#### REQUEST
Starting with the line that has "How far is [163,163] situated from [46,197]?" in it, repeat every line through the last one, word for word, and give nothing more.

--- START OF STORED ROWS ---

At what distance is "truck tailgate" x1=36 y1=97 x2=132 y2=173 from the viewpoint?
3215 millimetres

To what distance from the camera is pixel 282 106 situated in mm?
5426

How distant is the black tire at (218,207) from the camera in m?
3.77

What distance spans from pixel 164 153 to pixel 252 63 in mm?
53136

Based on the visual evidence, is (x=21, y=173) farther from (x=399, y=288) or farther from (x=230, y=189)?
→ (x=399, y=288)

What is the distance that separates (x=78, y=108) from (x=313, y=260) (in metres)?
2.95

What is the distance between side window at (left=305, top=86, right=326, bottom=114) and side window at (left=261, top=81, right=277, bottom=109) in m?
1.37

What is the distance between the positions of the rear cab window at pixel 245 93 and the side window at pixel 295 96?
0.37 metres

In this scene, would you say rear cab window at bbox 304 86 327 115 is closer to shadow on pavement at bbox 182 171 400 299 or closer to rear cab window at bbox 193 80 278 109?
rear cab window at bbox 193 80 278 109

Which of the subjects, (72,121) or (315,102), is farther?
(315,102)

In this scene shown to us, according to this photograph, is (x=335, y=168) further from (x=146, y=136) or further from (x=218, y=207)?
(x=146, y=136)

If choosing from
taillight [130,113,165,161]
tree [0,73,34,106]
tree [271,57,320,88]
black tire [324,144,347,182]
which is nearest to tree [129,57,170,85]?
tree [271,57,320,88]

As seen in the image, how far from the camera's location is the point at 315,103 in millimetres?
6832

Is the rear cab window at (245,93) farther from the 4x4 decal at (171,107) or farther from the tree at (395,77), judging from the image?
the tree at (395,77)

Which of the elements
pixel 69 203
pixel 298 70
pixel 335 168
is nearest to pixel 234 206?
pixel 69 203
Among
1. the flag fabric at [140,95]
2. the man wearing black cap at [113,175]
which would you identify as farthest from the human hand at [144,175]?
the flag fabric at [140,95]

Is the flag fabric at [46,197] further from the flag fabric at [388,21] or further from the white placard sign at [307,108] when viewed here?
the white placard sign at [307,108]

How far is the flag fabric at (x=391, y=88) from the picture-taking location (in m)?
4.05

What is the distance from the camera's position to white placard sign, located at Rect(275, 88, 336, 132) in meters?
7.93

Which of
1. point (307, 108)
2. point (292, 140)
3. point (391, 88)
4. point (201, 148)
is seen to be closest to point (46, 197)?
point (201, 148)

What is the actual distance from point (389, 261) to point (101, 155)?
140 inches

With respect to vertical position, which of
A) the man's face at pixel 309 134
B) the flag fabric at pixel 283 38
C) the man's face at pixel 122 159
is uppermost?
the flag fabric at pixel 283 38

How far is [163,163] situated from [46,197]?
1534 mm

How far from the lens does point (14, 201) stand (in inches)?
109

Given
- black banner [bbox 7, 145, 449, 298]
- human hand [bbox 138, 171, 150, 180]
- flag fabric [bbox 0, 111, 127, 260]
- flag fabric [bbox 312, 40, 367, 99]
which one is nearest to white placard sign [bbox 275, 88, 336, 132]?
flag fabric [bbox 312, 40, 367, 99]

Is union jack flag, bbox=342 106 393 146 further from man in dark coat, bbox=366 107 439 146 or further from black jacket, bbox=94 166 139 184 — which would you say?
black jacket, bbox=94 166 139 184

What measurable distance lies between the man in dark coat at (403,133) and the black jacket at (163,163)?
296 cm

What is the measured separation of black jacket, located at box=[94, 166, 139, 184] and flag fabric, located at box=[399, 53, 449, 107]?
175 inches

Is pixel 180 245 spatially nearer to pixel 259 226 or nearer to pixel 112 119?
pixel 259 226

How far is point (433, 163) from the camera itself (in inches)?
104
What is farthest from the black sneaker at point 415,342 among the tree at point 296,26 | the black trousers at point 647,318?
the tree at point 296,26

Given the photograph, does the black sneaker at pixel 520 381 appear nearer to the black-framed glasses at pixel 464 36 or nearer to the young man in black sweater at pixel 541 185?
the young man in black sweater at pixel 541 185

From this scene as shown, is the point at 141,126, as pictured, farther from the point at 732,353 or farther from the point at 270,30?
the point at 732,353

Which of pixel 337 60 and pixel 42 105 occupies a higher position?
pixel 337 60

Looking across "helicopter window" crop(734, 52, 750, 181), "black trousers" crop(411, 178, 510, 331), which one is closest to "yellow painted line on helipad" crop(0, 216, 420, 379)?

--- END OF STORED ROWS ---

#### THE SOLUTION
How far is [163,163] situated from [46,197]?
1534 mm

How far from the lens does point (14, 201) stand (in inches)?
109

Given
- black banner [bbox 7, 145, 449, 298]
- human hand [bbox 138, 171, 150, 180]
- flag fabric [bbox 0, 111, 127, 260]
- flag fabric [bbox 312, 40, 367, 99]
which one is nearest to white placard sign [bbox 275, 88, 336, 132]?
flag fabric [bbox 312, 40, 367, 99]

Is union jack flag, bbox=342 106 393 146 further from man in dark coat, bbox=366 107 439 146 or further from black jacket, bbox=94 166 139 184 — which would you say?
black jacket, bbox=94 166 139 184

What measurable distance lies between the man in dark coat at (403,133) and the black jacket at (163,163)?
296 cm

What is the measured separation of black jacket, located at box=[94, 166, 139, 184] and flag fabric, located at box=[399, 53, 449, 107]?
175 inches

Is pixel 180 245 spatially nearer to pixel 259 226 or nearer to pixel 112 119?
pixel 259 226

How far is point (433, 163) from the camera itself (in inches)?
104
What is farthest from the black sneaker at point 415,342 among the tree at point 296,26 | the black trousers at point 647,318?
the tree at point 296,26

Given the photograph, does the black sneaker at pixel 520 381 appear nearer to the black-framed glasses at pixel 464 36 or nearer to the young man in black sweater at pixel 541 185?
the young man in black sweater at pixel 541 185

From this scene as shown, is the point at 141,126, as pictured, farther from the point at 732,353 or farther from the point at 270,30?
the point at 732,353

Which of pixel 337 60 and pixel 42 105 occupies a higher position?
pixel 337 60

Looking across "helicopter window" crop(734, 52, 750, 181), "black trousers" crop(411, 178, 510, 331), which one is closest to "yellow painted line on helipad" crop(0, 216, 420, 379)?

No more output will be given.